_WHAT TO PRODUCE_:
Put the material into a Markdown table with columns No. and Text, starting at the line that contains "From point (81, 157), point" and ending after the line that contains "green painted wall at (x1=0, y1=0, x2=66, y2=425) <". Give each line its own numbered row and leave out blank lines.

_EXCERPTED RECORDS_:
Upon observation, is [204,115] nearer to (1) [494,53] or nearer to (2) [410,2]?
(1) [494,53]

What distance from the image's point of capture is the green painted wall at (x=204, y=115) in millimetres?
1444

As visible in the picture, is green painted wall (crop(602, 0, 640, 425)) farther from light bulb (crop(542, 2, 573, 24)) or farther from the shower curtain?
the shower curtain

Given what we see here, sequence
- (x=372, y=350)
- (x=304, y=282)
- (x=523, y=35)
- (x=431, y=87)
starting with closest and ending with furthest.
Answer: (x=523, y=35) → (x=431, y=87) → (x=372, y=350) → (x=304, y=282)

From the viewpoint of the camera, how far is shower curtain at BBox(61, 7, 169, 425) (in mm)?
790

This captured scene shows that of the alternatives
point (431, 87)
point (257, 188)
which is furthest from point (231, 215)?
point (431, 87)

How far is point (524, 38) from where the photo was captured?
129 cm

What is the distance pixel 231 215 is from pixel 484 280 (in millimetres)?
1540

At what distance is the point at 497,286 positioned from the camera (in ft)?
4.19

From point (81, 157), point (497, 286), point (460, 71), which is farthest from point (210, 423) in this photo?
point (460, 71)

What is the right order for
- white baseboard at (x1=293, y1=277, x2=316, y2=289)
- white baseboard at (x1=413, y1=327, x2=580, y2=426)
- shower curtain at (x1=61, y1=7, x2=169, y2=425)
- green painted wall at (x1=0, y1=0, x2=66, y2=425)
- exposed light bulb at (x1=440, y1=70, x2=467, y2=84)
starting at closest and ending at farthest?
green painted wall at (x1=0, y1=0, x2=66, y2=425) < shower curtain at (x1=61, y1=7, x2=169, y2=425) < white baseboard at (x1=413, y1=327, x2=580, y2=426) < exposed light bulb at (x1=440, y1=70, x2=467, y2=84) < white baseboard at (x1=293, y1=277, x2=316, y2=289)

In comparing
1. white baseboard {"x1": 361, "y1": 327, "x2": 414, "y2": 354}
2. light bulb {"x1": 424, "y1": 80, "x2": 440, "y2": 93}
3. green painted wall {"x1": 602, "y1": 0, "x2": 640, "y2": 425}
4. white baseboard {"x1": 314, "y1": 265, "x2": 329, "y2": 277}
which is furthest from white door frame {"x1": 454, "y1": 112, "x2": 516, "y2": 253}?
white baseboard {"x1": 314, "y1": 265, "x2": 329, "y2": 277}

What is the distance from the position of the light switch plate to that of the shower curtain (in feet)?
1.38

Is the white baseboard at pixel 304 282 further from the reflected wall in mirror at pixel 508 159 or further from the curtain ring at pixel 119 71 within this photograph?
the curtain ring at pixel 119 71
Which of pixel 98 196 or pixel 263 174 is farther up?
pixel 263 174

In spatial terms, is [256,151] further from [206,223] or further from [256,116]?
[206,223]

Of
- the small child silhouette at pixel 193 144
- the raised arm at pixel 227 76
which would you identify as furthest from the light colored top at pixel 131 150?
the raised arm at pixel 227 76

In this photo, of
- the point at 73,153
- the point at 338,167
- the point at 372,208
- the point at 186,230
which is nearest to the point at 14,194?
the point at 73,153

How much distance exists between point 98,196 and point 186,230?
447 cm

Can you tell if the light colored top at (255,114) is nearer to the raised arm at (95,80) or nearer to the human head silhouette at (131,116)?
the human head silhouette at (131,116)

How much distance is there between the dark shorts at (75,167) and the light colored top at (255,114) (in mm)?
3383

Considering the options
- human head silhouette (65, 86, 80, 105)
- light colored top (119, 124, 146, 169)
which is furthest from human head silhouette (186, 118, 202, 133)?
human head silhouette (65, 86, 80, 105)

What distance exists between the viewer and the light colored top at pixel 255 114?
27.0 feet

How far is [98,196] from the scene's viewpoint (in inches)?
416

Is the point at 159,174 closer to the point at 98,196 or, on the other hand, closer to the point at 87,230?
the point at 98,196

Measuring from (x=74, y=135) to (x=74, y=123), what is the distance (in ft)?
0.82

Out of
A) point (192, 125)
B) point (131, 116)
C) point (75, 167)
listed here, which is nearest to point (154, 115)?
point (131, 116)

_RESULT_:
| No. | Text |
|---|---|
| 1 | From point (81, 157), point (497, 286), point (460, 71), which is farthest from point (210, 423) in this photo? |
| 2 | point (460, 71) |
| 3 | What is the right order for |
| 4 | - white baseboard at (x1=293, y1=277, x2=316, y2=289) |
| 5 | - white baseboard at (x1=413, y1=327, x2=580, y2=426) |
| 6 | - shower curtain at (x1=61, y1=7, x2=169, y2=425) |
| 7 | - green painted wall at (x1=0, y1=0, x2=66, y2=425) |
| 8 | - exposed light bulb at (x1=440, y1=70, x2=467, y2=84) |
| 9 | starting at closest and ending at farthest? |
| 10 | green painted wall at (x1=0, y1=0, x2=66, y2=425) < shower curtain at (x1=61, y1=7, x2=169, y2=425) < white baseboard at (x1=413, y1=327, x2=580, y2=426) < exposed light bulb at (x1=440, y1=70, x2=467, y2=84) < white baseboard at (x1=293, y1=277, x2=316, y2=289) |